I have tried different block dimensions (blockDim.x by blockDim.y by blockDim.z):
8x8x8 only gives correct indexing up to array dimension 12x12x12
9x9x9 only gives correct indexing up to array dimension 14x14x14
10x10x10 only gives correct indexing up to array dimension 15x15x15
For dimensions larger than these all of the different block sizes eventually start to increase again, but they never reach a value of dim^3-1 (which is the maximum index that the cuda thread should reach)
Here are some plots that illustrate this behavior:
For example: This is plotting on the x axis the dimension of the 3D array (which is xxx), and on the y axis the maximum index number that is processed during the cuda execution. This particular plot is for block dimensions of 10x10x10.
Here is the (Mathematica) code to generate that plot, but when I ran this one, I used block dimensions of 1024x1x1:
CUDAExp = CUDAFunctionLoad[codeexp, "cudaMatExp",
{{"Float", _,"Input"}, {"Float", _,"Output"},
_Integer, _Integer, _Integer},
{1024, 1, 1}]; (*These last three numbers are the block dimensions*)
max = 100; (* the maximum dimension of the 3D array *)
hold = Table[1, {i, 1, max}];
compare = Table[i^3, {i, 1, max}];
Do[
dim = ii;
AA = CUDAMemoryLoad[ConstantArray[1.0, {dim, dim, dim}], Real,
"TargetPrecision" -> "Single"];
BB = CUDAMemoryLoad[ConstantArray[1.0, {dim, dim, dim}], Real,
"TargetPrecision" -> "Single"];
hold[[ii]] = Max[Flatten[
CUDAMemoryGet[CUDAExp[AA, BB, dim, dim, dim][[1]]]]];
, {ii, 1, max}]
ListLinePlot[{compare, Flatten[hold]}, PlotRange -> All]
This is the same plot, but now plotting x^3 to compare to where it should be. Notice that it diverges after the dimension of the array is >32
I test the dimensions of the 3D array and look at how far the indexing goes and compare it with dim^3-1. E.g. for dim=32, the cuda max index is 32767 (which is 32^3 -1), but for dim=33 the cuda output is 33791 when it should be 35936 (33^3 -1). Notice that 33791-32767 = 1024 = blockDim.x
Question:
Is there a way to correctly index an array with dimensions larger than the block dimensions in Mathematica?
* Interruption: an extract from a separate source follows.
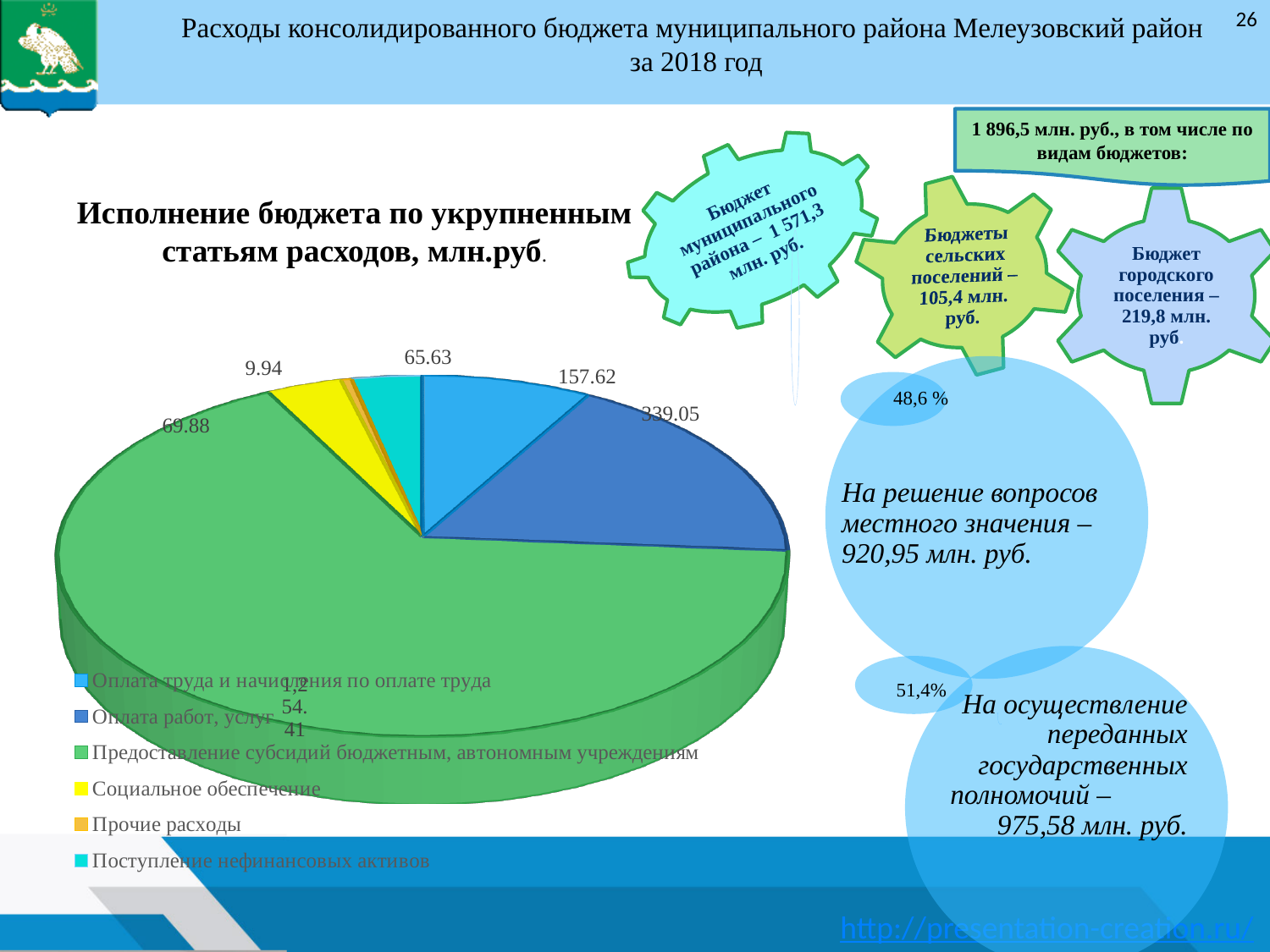
Which is larger: the value for 'Социальное обеспечение' or for 'Поступление нефинансовых активов'? Социальное обеспечение What is the value for 'Социальное обеспечение' in the pie chart? 69.88 What colour is the slice for 'Социальное обеспечение' in the pie chart? Yellow Which category has the smallest slice in the pie chart? Прочие расходы What kind of chart is shown on the slide? Pie chart Which category has the largest slice in the pie chart? Предоставление субсидий бюджетным, автономным учреждениям What is the value for 'Прочие расходы' in the pie chart? 9.94 What is the value for 'Оплата труда и начисления по оплате труда' in the pie chart? 157.62 What is the difference between the values for 'Оплата работ, услуг' and 'Оплата труда и начисления по оплате труда'? 181.43 What is the value for 'Поступление нефинансовых активов' in the pie chart? 65.63 How many categories does the legend of the pie chart list? 6 What is the value for 'Оплата работ, услуг' in the pie chart? 339.05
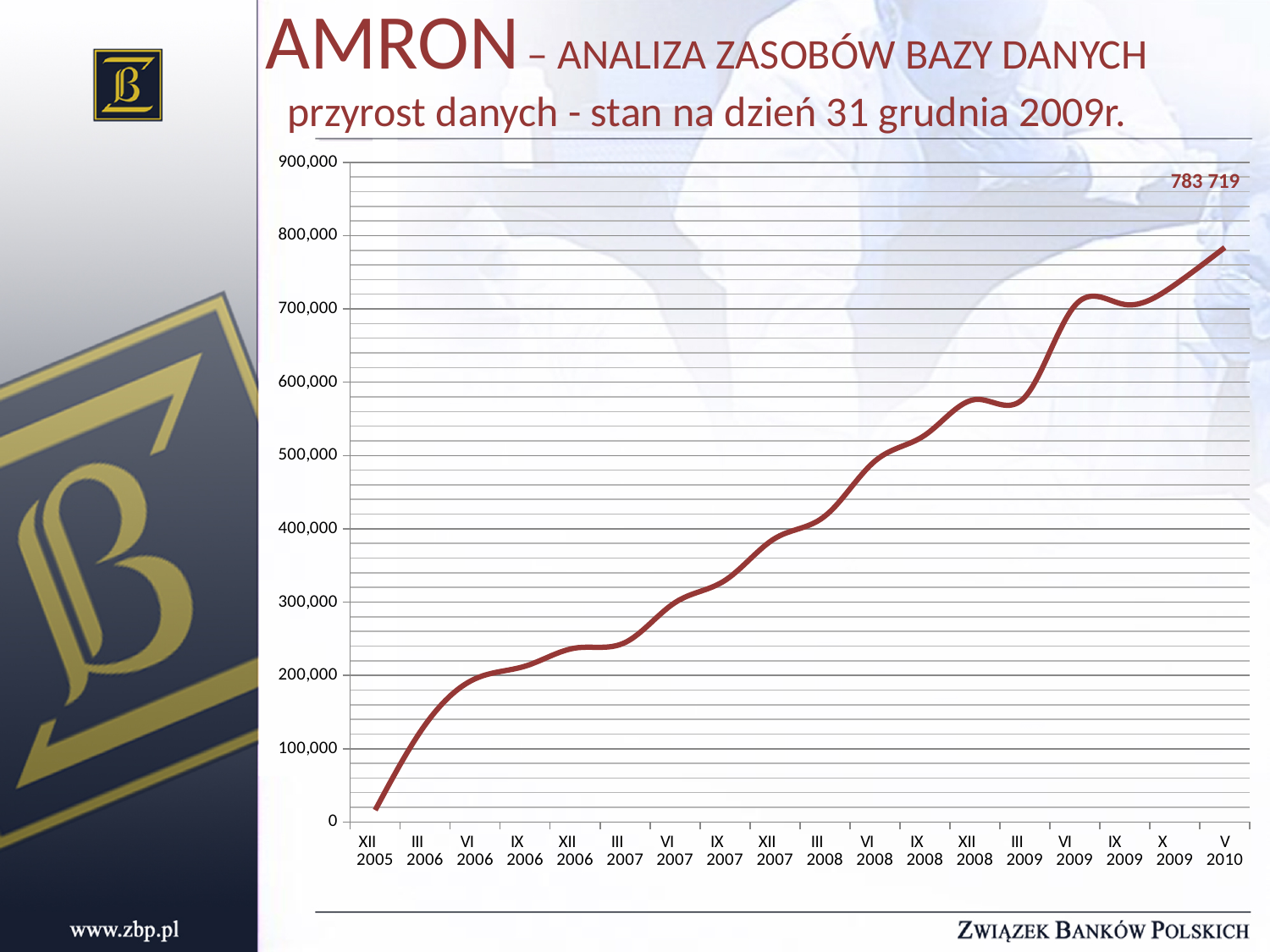
Which period has the highest value on the chart? V 2010 Is the value for XII 2006 greater or less than 200,000? greater Is the value for XII 2005 greater or less than 100,000? less What value is printed as the data label at the end of the line? 783 719 Do the values generally rise or fall from XII 2005 to V 2010? rise Which period has the lowest value on the chart? XII 2005 How many periods are labelled on the x axis? 18 What is the highest value shown on the y axis? 900,000 Which is larger, the value for XII 2008 or the value for XII 2006? XII 2008 Is the value for XII 2008 greater or less than 500,000? greater What kind of chart is shown on the slide? line chart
Now, I know that some people use __mul24(threadIdx.y,blockDim.x) in their index equation to prevent errors in bit multiplication, but it doesn't seem to help in my case.
Also, I have seen someone mention that you should compile your code with -arch=sm_11 because by default it's compiled for compute capability 1.0. I don't know if this is the case in Mathematica though. I would assume that CUDAFunctionLoad[] knows to compile with 2.0 capability. Any one know?
Any suggestions would be extremely helpful!
So, Mathematica kind of has a hidden way of dealing with grid dimensions, to fix your grid dimension to something that will work, you have to add another number to the end of the function you are calling.
The argument denotes the number of threads to launch (or grid dimension times block dimension).
For example, in my code above:
CUDAExp =
CUDAFunctionLoad[codeexp,
"cudaMatExp", {
{"Float", _, "Input"}, {"Float", _,"Output"},
_Integer, _Integer, _Integer},
{8, 8, 8}, "ShellOutputFunction" -> Print];
(8,8,8) denotes the dimension of the block.
When you call CUDAExp[] in mathematica, you can add an argument that denotes the number of threads to launch:
In this example I finally got it to work with the following:
// AA and BB are 3D arrays of 0 with dimensions dim^3
dim = 64;
CUDAExp[AA, BB, dim, dim, dim, 4089];
Note that when you compile with CUDAFunctionLoad[], it only expects 5 inputs, the first is the array you pass it (of dimensions dim x dim x dim) and the second is where the memory of it is stored. The third, fourth, and fifth are the dimensions.
When you pass it a 6th, mathematica translates that as gridDim.x * blockDim.x, so, since I know I need gridDim.x = 512 in order for every element in the array to be dealt with, I set this number equal to 512 * 8 = 4089.
I hope this is clear and useful to someone in the future that comes across this issue.